---------- Extrait à lire ----------

Des Comités nationaux de l’agriculture familiale ont été créés dans 52 pays en 2014. Selon Auxtin Ortiz du Forum rural mondial et Mahamadou Fayinkeh, coordinateur du Comité national de Gambie, ces plateformes sont des leviers importants pour la mise en place de politiques publiques en faveur de l’agriculture familiale.
Grain de sel : Qu’est ce qu’un Comité national pour l’agriculture familiale ?
Auxtin Ortiz (AO) : C’est une plateforme qui réunit à l’échelle nationale différents acteurs impliqués dans la promotion ou la mise en œuvre de politiques publiques en faveur de l’agriculture familiale. Tous les Comités nationaux rassemblent des organisations paysannes et des ONG travaillant sur les enjeux liés au développement rural et à l’agriculture familiale. La plupart des comités regroupent également des centres de recherche, des universités ou des associations liées à la recherche. Certains comités comptent aussi des représentants d’institutions internationales (comme la FAO ou le Fida) et nationales (ministères), ce qui me semble très positif.
GDS : Combien de Comités nationaux ont été créés ?
AO : Il s’agit d’un processus dynamique. Certains comités ont été créés récemment, comme en Guinée Bissau, au Ghana ou au Bénin. Quelques un (Suisse, Uruguay) ont décidé de cesser leurs activités avec la fin de l’AIAF. En 2014, nous avons atteint un total de 52 Comités nationaux. Aujourd’hui, plus de 40 sont encore en activité.

---------- Données présentées ----------

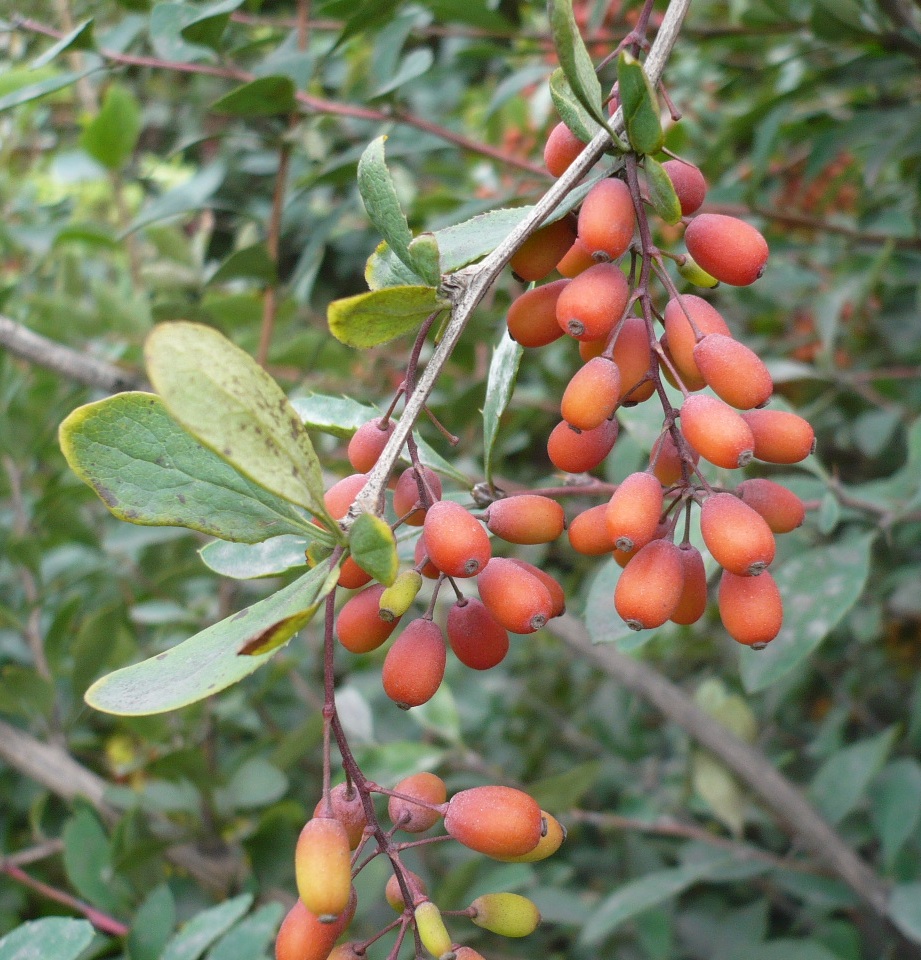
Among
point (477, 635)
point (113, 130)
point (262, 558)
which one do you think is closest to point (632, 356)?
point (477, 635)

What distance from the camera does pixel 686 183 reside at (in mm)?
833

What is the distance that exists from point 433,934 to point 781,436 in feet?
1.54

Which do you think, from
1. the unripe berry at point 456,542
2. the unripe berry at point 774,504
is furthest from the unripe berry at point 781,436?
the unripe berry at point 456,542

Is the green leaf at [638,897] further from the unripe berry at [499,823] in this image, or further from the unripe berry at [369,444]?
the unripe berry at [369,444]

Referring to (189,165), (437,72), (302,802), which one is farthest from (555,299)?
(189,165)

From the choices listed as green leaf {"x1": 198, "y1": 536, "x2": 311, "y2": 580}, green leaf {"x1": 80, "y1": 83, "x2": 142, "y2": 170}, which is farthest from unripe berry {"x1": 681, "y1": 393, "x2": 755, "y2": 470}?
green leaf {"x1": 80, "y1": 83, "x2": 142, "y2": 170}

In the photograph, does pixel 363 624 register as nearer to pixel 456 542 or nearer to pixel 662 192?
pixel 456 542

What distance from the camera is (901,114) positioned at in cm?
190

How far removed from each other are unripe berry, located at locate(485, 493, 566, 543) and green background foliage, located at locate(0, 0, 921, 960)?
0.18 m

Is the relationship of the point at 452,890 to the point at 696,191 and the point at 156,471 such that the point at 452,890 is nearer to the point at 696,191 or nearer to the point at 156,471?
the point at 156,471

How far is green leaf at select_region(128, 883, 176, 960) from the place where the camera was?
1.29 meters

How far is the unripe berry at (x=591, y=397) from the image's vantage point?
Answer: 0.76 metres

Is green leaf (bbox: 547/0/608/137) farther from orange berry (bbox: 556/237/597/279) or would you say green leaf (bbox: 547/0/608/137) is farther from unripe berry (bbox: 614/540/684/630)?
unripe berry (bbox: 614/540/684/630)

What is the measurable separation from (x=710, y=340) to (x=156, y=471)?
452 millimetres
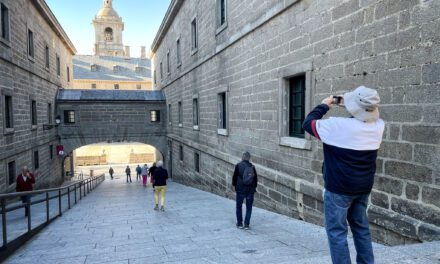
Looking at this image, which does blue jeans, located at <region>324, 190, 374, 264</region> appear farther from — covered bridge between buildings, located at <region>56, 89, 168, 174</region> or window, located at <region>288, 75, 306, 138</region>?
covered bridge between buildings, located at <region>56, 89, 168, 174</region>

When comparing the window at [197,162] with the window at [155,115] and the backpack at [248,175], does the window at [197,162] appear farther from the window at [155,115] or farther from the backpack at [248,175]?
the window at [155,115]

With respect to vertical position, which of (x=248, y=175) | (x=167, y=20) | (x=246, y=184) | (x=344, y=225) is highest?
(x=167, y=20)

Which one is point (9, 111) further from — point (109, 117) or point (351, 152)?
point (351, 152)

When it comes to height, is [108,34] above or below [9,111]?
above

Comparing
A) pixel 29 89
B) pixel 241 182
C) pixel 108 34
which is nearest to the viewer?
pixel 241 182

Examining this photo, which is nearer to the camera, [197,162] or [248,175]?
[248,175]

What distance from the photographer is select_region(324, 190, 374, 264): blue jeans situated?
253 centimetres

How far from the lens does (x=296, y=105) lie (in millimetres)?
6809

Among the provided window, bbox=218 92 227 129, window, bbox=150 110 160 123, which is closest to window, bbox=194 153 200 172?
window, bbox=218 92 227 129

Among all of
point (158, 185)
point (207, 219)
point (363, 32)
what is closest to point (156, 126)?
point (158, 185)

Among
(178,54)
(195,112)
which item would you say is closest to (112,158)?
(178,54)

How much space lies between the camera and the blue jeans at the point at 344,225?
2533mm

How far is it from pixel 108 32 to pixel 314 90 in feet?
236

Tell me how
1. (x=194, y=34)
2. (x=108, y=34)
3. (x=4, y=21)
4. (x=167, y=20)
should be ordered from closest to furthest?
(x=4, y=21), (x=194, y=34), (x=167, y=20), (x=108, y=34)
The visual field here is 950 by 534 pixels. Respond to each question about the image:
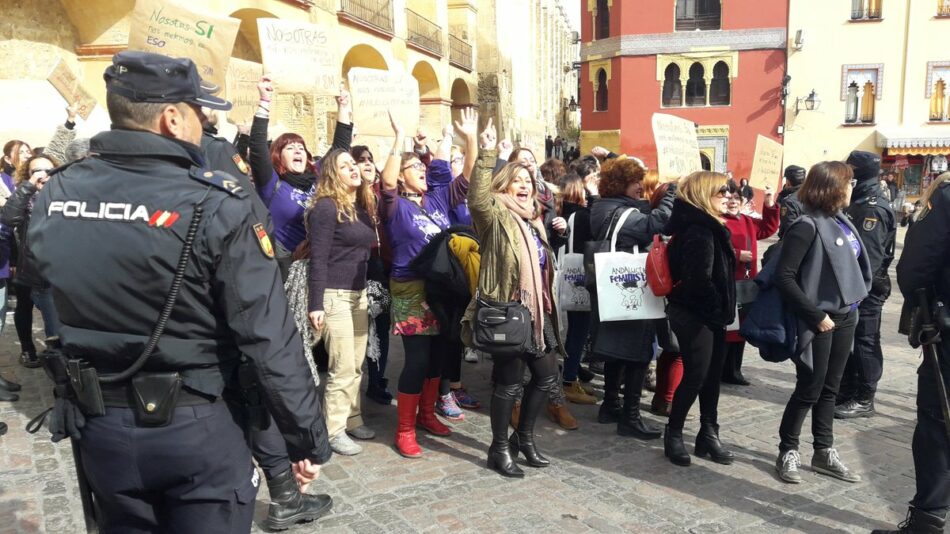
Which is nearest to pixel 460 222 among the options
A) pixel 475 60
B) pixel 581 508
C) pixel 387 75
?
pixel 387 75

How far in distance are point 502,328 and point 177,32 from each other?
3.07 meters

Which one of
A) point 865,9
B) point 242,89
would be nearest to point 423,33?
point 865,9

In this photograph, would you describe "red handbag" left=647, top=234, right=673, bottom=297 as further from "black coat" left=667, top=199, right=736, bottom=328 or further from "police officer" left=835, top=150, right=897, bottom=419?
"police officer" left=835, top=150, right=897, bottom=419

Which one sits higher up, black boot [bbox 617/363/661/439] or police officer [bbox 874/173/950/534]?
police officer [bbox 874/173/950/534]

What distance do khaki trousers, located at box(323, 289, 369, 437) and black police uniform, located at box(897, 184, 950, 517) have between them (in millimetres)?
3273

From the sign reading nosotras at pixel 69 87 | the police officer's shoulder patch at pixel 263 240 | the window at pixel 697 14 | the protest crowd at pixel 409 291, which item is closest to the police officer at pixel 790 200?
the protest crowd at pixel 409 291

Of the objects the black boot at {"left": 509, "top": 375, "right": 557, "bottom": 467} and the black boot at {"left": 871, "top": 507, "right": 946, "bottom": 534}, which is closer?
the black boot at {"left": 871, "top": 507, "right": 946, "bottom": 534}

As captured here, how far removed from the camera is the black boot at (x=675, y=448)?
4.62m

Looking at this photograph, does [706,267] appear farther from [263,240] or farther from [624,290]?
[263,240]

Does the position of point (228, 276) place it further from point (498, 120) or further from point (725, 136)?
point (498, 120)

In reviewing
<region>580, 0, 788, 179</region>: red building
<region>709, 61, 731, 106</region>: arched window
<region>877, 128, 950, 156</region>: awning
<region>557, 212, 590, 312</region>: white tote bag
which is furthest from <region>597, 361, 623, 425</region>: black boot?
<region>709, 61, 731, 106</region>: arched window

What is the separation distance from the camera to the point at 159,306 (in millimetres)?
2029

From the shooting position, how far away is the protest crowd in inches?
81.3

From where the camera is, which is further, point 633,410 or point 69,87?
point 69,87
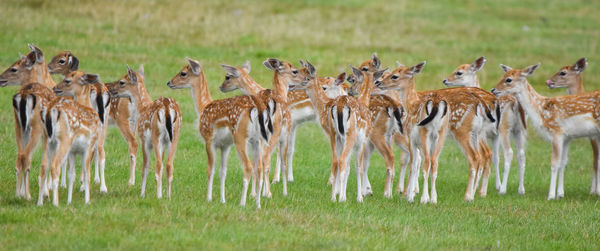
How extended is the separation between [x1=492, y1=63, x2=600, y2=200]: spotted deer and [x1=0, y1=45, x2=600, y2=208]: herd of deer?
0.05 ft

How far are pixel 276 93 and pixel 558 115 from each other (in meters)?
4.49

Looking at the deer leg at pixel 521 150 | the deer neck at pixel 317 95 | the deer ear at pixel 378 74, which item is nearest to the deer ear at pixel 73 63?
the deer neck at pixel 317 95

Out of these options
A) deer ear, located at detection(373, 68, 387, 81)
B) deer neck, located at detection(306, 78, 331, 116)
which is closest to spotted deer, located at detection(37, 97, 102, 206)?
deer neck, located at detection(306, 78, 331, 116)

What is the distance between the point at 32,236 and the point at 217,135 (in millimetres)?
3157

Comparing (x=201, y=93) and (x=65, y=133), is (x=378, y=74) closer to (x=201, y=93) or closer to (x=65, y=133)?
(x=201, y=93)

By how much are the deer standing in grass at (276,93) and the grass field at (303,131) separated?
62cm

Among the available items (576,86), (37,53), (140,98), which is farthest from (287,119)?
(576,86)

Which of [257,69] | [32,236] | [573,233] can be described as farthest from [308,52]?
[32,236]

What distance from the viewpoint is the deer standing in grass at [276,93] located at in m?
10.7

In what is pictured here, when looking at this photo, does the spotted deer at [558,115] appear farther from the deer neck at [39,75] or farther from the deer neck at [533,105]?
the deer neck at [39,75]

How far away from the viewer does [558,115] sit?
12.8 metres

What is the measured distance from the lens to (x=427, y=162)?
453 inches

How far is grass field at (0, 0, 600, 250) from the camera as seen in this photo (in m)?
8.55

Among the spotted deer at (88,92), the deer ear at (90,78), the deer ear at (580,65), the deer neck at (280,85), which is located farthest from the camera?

----------

> _Liste des tâches_
**a)** D'après l'extrait sur les Comités nationaux de l'agriculture familiale, combien de ces comités sont encore en activité aujourd'hui ?
**b)** Recopiez à l'identique, s'il vous plaît, les lignes des enregistrements comprises entre celle qui contient « What distance from the viewpoint » et la fin des enregistrements, ces deux bornes incluses.

> _Corrigé_
**a)** Plus de 40 comités sont encore en activité.

**b)**
What distance from the viewpoint is the deer standing in grass at [276,93] located at in m?
10.7

In what is pictured here, when looking at this photo, does the spotted deer at [558,115] appear farther from the deer neck at [39,75] or farther from the deer neck at [533,105]?
the deer neck at [39,75]

How far away from the viewer does [558,115] sit?
12.8 metres

What is the measured distance from the lens to (x=427, y=162)?
453 inches

How far is grass field at (0, 0, 600, 250) from the camera as seen in this photo (in m)?
8.55

Among the spotted deer at (88,92), the deer ear at (90,78), the deer ear at (580,65), the deer neck at (280,85), which is located farthest from the camera?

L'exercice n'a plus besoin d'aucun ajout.